# CONSIGNE
Repérez dans les données ci-dessous chaque ligne qui contient la chaîne « right », puis recopiez toutes ces lignes.

# Données de relations spatiales
______________________________

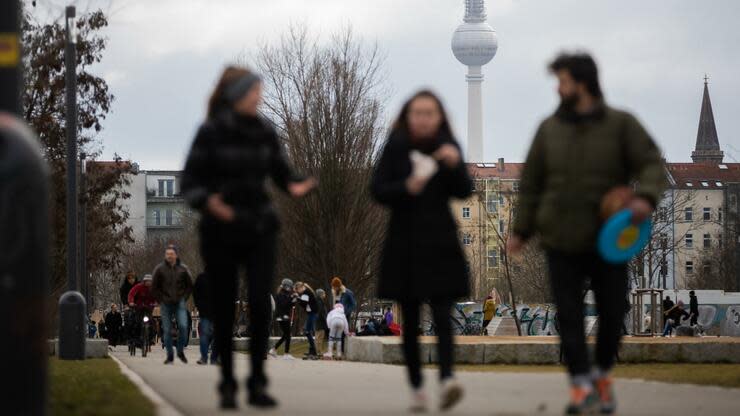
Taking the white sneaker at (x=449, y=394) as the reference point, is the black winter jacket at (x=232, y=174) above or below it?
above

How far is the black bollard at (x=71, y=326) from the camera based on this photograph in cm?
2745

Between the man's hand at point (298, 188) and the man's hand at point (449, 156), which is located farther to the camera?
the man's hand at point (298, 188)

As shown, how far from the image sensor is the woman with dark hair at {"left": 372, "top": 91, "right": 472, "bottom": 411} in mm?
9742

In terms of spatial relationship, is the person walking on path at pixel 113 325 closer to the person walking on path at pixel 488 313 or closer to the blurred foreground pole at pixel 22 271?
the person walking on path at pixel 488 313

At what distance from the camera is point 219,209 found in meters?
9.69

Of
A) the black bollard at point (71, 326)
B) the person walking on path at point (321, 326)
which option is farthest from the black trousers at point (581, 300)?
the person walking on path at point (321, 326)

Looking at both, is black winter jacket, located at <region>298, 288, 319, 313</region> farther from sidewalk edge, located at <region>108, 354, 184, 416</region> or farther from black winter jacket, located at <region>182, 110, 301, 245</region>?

______________________________

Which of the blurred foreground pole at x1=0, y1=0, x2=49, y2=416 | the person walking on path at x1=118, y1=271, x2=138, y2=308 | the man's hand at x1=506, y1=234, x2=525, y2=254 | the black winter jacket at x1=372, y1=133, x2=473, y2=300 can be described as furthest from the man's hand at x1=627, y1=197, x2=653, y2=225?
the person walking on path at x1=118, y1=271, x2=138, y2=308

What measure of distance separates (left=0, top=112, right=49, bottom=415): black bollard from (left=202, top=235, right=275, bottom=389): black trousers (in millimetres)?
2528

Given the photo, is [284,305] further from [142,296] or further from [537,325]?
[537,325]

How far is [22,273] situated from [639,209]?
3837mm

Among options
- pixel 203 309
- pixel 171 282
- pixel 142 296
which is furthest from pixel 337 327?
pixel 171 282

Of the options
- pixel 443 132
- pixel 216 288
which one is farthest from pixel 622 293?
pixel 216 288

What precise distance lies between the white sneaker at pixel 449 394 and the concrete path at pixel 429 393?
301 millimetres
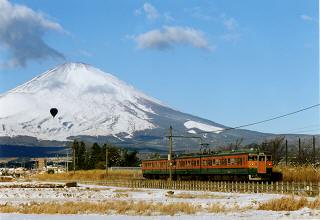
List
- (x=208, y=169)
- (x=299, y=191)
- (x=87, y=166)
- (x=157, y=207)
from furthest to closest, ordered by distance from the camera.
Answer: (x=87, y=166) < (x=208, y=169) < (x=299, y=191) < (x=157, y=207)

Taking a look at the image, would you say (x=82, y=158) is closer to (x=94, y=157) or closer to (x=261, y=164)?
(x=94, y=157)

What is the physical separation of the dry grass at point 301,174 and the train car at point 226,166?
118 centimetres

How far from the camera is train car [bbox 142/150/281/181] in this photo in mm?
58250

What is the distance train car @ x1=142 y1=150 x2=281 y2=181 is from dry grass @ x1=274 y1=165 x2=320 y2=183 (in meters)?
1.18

______________________________

# SOLUTION RÉDIGÉE
As shown, how far from the image sensor is the woman with dark hair at {"left": 372, "top": 91, "right": 472, "bottom": 411} in mm?
What measure of distance separates (left=0, top=112, right=49, bottom=415): black bollard from (left=202, top=235, right=275, bottom=389): black trousers (in millimetres)?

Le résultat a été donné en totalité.